イランイランは「花の中の花」という意味です。とても甘くエキゾチックな香りがします。ゼラニウムと同様にゲラニオールを含んでいます。

酢酸ベンジルという催淫作用のある成分が含まれており、インドネシアでは新婚カップルのベッドにイランイランの花びらを撒く習慣があります。皮膚刺激に注意が必要であることと、濃厚な香りなので濃度が高すぎると気分が悪くなることには注意が必要です。使用する時は少量、低濃度から使用するようにしましょう。

クラリセージ

クラリセージにはスクラレオールという特徴的な成分が含まれています。スクラレオールは、スクラレオリドという成分に変わり、スクラレオリドが女性ホルモンの合成に関与しています。
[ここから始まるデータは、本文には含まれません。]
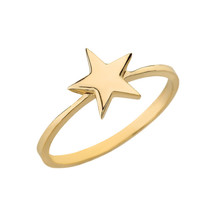 Solid Yellow 14k Gold Star Stackable Ring - £146.07 GBP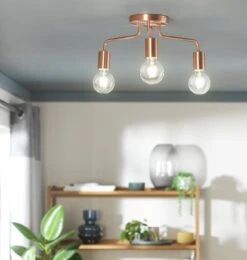 Habitat Rayner Steel LED Flush Ceiling Light - Rosegold -Habitat Furni Sales 8927226 R Z002C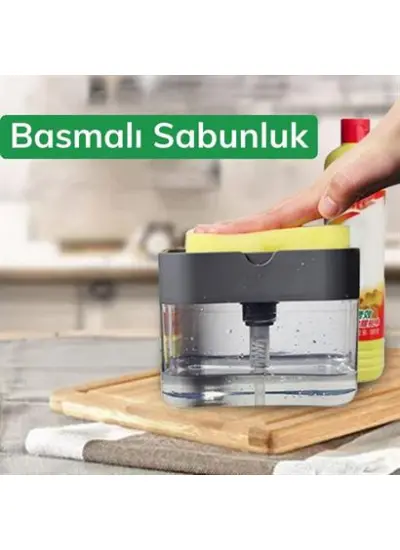 İkisi Bir Arada  Basmalı Pratik Sıvı Sabunluk Pompası ve Bulaşık Yıkama Süngeri Haznesi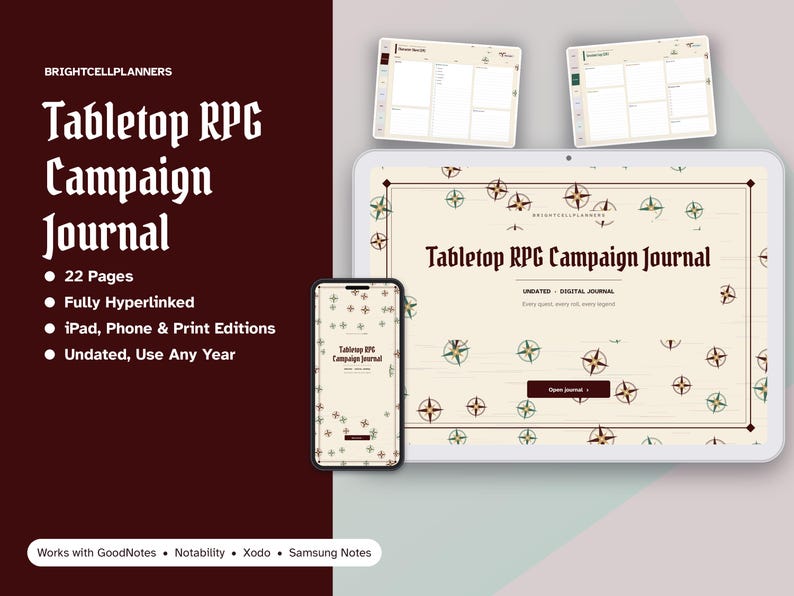 May include: A digital tabletop RPG campaign journal displayed on a tablet and smartphone screen. The cream-colored interface features a compass rose pattern, the text Tabletop RPG Campaign Journal, and navigation buttons. Includes 22 pages.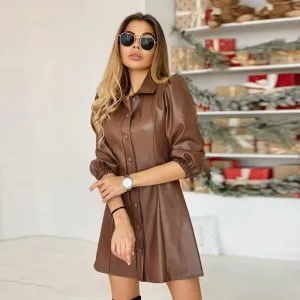 Blair Leather A-line Midi Dress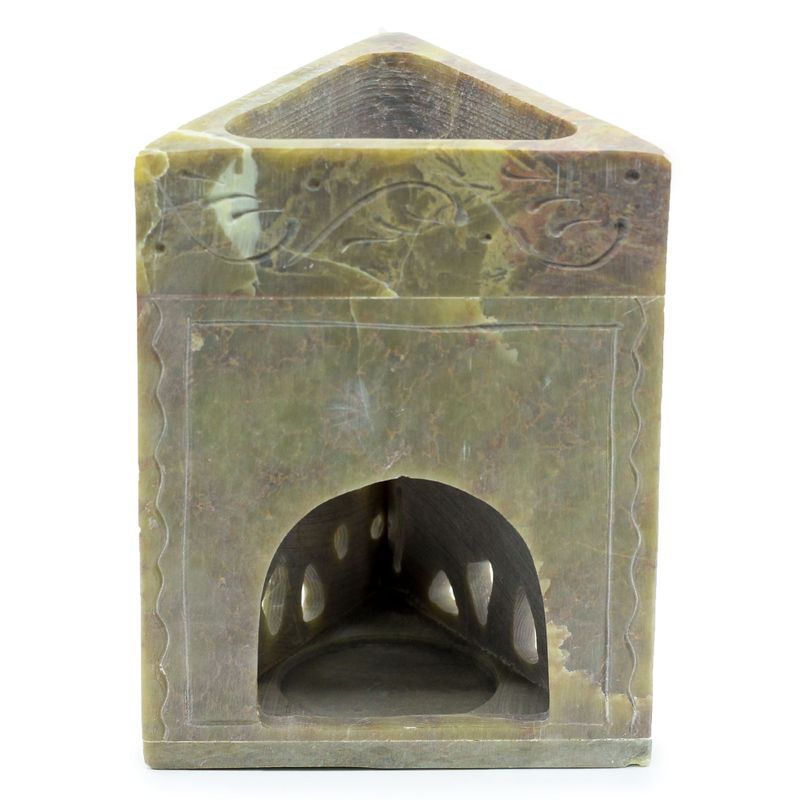 Triangelformad Oljebrännare av Täljsten 11x9cm - Elefant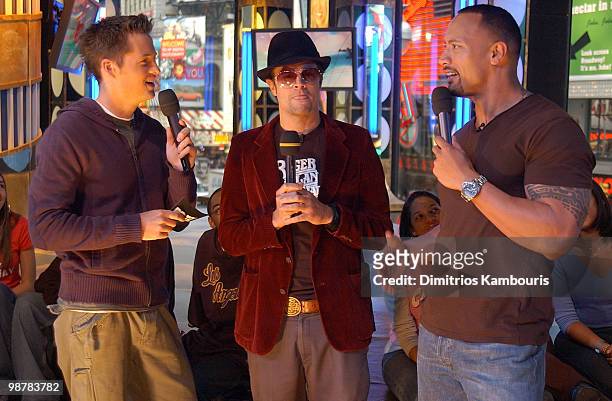 Damien Fahey, Johnny Knoxville and Dwayne "The Rock" Johnson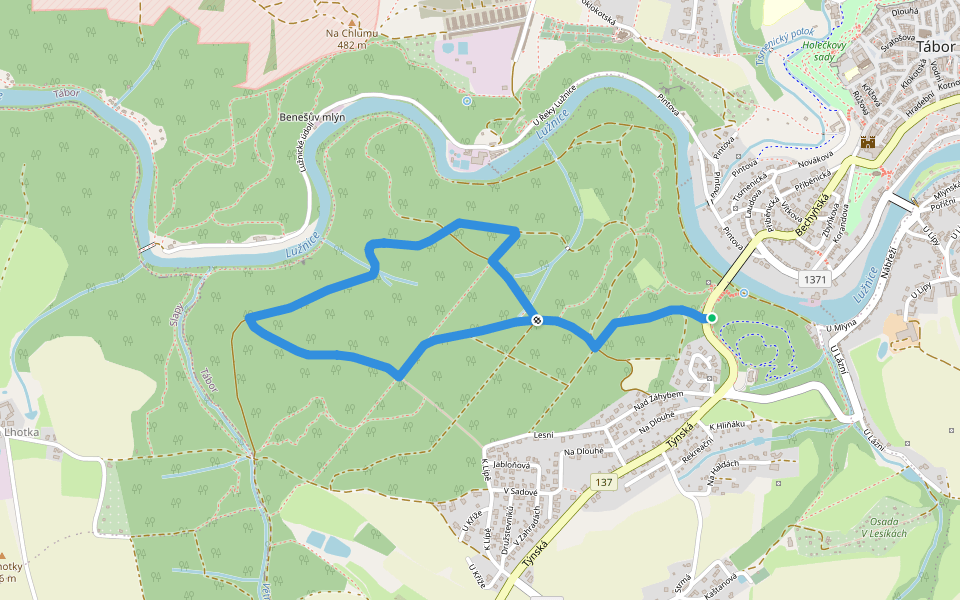 NS Pintovka walking route map in Tabor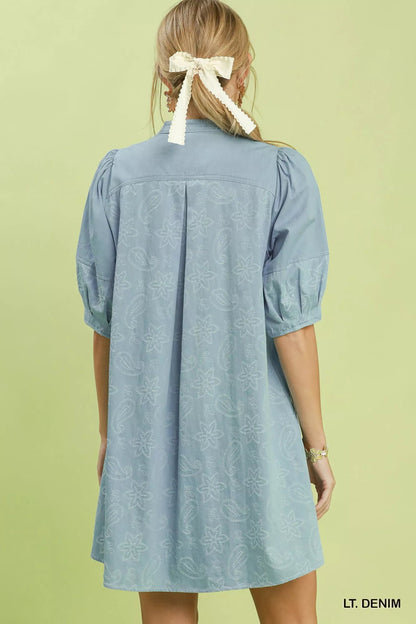 Umgee Print Denim Dress with Contrast Stitch - Bitsy Gypsy Boutique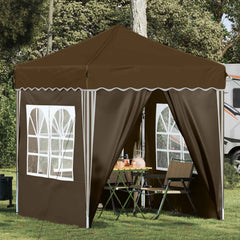 Pop-up Party Tent 195 x 194 x 245 cm Oxford Fabric with 4 Sidewalls Taupe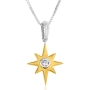 Women's Gold-Plated Sterling Silver Star of Bethlehem Pendant with Cubic Zirconia - 1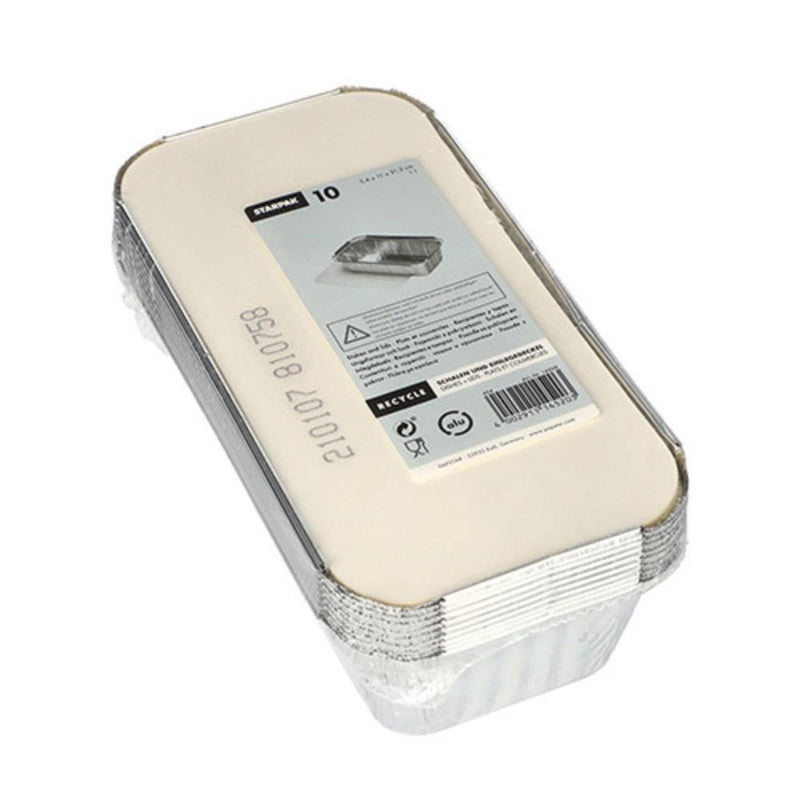 Afbeelding laden in galerijviewer, Papstar take-away aluminium schaal 1 liter met kartonnen deksel pak a 10st
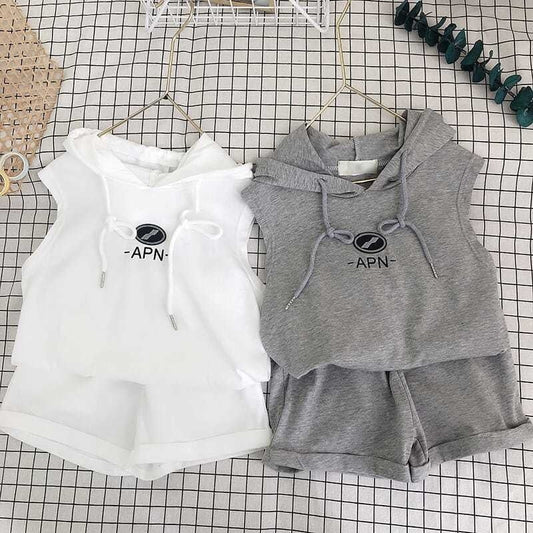 Summer Suit Korean Style Cotton Sleeveless Hooded Shorts Two-Piece Girl Western Style Suit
環状アデノシン一リン酸という細胞表面からのシグナルを細胞内のたんぱく質に送る役割をしている分子は、性腺ホルモンの増強に関与しており、エストロゲン、プロゲステロンの合成を増強します。スクラレオリドが、環状アデノシン一リンを増やすのに有効だといわれています。

これが、スクラレオリドの元になるスクラレオールを含むクラリセージ精油が女性ホルモンのバランスを整えるのに役立つといわれる所以です。ちなみに、クラリセージは陣痛の緩和にもよいといわれています。